Kebijakan moratorium hutan dianggap penting oleh banyak pihak dalam melindungi hutan Indonesia yang tersisa dan menanggulangi perubahan iklim global. Berdasarkan data pemerintah RI, luas hutan alam tropis Indonesia pada 2017 mencapai 89,4 juta hektare, terbesar ketiga di dunia dan menutupi hampir setengah atau 47,5 persen dari daratan Indonesia. Namun, hutan Indonesia juga menghilang dengan sangat cepat. Menurut FAO, Indonesia adalah negara dengan laju kehilangan hutan tercepat kedua di dunia pada periode 2010-2015 setelah Brasil dengan deforestasi sebanyak 684 ribu hektare per tahun.

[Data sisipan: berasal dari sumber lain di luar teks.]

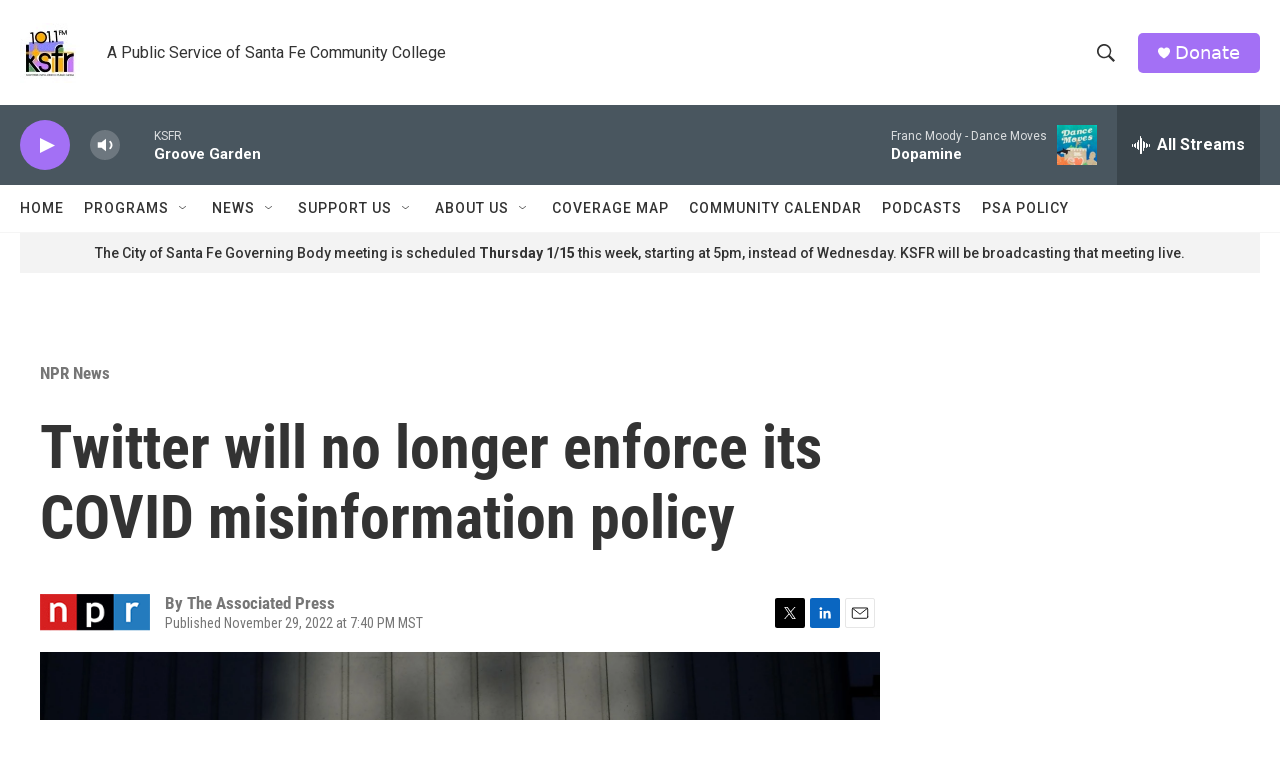

--- FILE ---
content_type: text/html; charset=utf-8
request_url: https://www.google.com/recaptcha/api2/aframe
body_size: 269
content:
<!DOCTYPE HTML><html><head><meta http-equiv="content-type" content="text/html; charset=UTF-8"></head><body><script nonce="8ZHqPe2Drrj_zBziDNNCDw">/** Anti-fraud and anti-abuse applications only. See google.com/recaptcha */ try{var clients={'sodar':'https://pagead2.googlesyndication.com/pagead/sodar?'};window.addEventListener("message",function(a){try{if(a.source===window.parent){var b=JSON.parse(a.data);var c=clients[b['id']];if(c){var d=document.createElement('img');d.src=c+b['params']+'&rc='+(localStorage.getItem("rc::a")?sessionStorage.getItem("rc::b"):"");window.document.body.appendChild(d);sessionStorage.setItem("rc::e",parseInt(sessionStorage.getItem("rc::e")||0)+1);localStorage.setItem("rc::h",'1768425830976');}}}catch(b){}});window.parent.postMessage("_grecaptcha_ready", "*");}catch(b){}</script></body></html>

Pemerintah Indonesia menekankan efektivitas kebijakan moratorium hutan dalam menurunkan deforestasi. Menurut pemerintah, deforestasi Indonesia menurun 20 persen setelah kebijakan moratorium diberlakukan, 38 persen jika perhitungan hanya dilakukan di wilayah PIPPIB. Meskipun demikian, deforestasi dan kebakaran hutan dan lahan masih terjadi di wilayah Nusantara, termasuk di wilayah moratorium. Analisis Greenpeace menyatakan bahwa deforestasi tahunan rata-rata di wilayah moratorium setelah kebijakan ini diberlakukan (periode 2012-2018) lebih tinggi dibandingkan dengan sebelum kebijakan ini diberlakukan (periode 2005-2011), yakni 137 ribu hektare per tahun berbanding 97 ribu hektare per tahun meskipun pemerintah telah menampik klaim ini.
Dalam kurun waktu delapan tahun sejak moratorium diberlakukan, luasan hutan alam primer dan lahan gambut yang dilindungi oleh kebijakan moratorium berkurang 3 juta hektare dari 69 juta hektare pada 2011 menjadi 66 juta hektare pada 2018. Pada 7 Agustus 2019, Presiden Joko Widodo akhirnya mempermanenkan kebijakan ini melalui Inpres Nomor 5 Tahun 2019 tentang Penghentian Pemberian Izin Baru dan Penyempurnaan Tata Kelola Hutan Alam Primer dan Lahan Gambut, 18 hari setelah Inpres sebelumnya berakhir pada 17 Juli 2019.
Catatan Kritis ini mencoba mencermati ruang lingkup perlindungan hutan alam dan gambut yang diberikan oleh Inpres No. 5 Tahun 2019 dengan berbagai pengecualian yang ada di dalamnya serta melihat pelaksanaan kebijakan moratorium selama ini. Catatan Kritis ini mengakhiri temuan dengan pertanyaan-pertanyaan kunci yang kami harap dapat menjadi pemicu dialog konstruktif di antara para pihak untuk meningkatkan perlindungan hutan alam dan gambut Indonesia ke depan, khususnya pada periode pertama komitmen iklim Indonesia (NDC) yang akan dimulai pada Januari 2020.